1. EDR evasion is getting harder, but the Offense game is upping the ante in 2023/4
2. EDR’s are pivoting back to Kernel monitoring (via ETW-TI) as userland is losing ground to API Unhooking/Bypass Malware
3. Beware vulnerable driver exploitation! (kernel land evasion)
4. These techniques are not novel, but some are getting more attention from Malware R&D and profiting
5. Detectable with more focus on advanced hunting than total reliance on EDR to take decisions
6. Being armed with the right data is critical for Threat hunters to piece the jigsaw. Turn up the telemetry volume! (the needles not the haystack)
7. Reflective DLL loading is defeating almost all EDR’s out there today (PE Reflection: The King is Dead, Long Live the King | Brute Ratel C4) with combinations of direct/indirect syscalls + stack spoofing + PE memory evasion techniques (sleep-masking, IAT obfuscation, API hashing etc)

What does this mean for EDR/XDR consumers?

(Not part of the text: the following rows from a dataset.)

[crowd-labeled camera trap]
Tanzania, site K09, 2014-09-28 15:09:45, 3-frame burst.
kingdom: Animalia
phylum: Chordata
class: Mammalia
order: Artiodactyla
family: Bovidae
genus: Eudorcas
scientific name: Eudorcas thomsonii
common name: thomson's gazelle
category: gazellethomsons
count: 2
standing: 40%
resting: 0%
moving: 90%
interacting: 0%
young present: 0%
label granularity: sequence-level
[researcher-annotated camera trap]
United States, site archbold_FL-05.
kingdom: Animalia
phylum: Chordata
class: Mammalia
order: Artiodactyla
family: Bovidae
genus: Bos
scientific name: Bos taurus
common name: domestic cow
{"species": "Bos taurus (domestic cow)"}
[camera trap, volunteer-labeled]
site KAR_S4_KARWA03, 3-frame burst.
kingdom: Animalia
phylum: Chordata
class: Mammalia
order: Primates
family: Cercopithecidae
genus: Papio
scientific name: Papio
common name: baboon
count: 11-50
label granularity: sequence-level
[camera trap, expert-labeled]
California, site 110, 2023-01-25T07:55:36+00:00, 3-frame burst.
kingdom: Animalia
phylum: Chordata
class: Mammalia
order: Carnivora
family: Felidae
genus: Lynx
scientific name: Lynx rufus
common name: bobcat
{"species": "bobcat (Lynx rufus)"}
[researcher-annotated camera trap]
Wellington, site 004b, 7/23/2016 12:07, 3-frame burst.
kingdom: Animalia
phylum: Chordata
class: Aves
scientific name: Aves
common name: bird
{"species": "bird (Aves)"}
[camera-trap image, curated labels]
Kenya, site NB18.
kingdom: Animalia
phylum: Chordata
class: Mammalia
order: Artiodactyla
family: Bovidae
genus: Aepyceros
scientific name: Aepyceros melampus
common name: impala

Be pragmatic. It’s cat & mouse as always (or Chess!) don’t rely on technology alone. Focus on what matters, not building an impenetrable fortress. There are always trade offs, no silver bullet.

What mitigation strategies can we deploy?

A Threat informed Defense via Purple teaming is transforming SOC efficacy/ROI

What else?

• Fastidiously exercise your incident response & recovery & backup playbooks (Always assume breach)
• Deploy Breach Attack Simulation solutions (BAS) to mature SOC Detect & Response to identify known knowns and emerging knowns (controls hardening, sweat those investments!)
• Use Evasive Red Team engagements to find the unknown unknowns (reality check)
• Focus on Agile remediation (what?). Deploying Yara rules to Crowdstrike or Sigma rules to SIEM 3 months after an exploit is found is not going to cut it in today's world. Attackers are agile, so we need to be. BAS auto remediation is coming but be ready for it, embed agile remediation process's into detection engineering once you have established a Purple team and BAS program.

The Hacking industry has become very fertile ground for up and coming malware developers who are finding sophisticated ways to bypass one of the most critical Enterprise security controls (EDR). There is good money in it, it brings kudos and the lines are blurring between ethical and adversary developed malware tools (ethical tools cracked and re-purposed by bad guys).

Being more Threat informed is the best defence!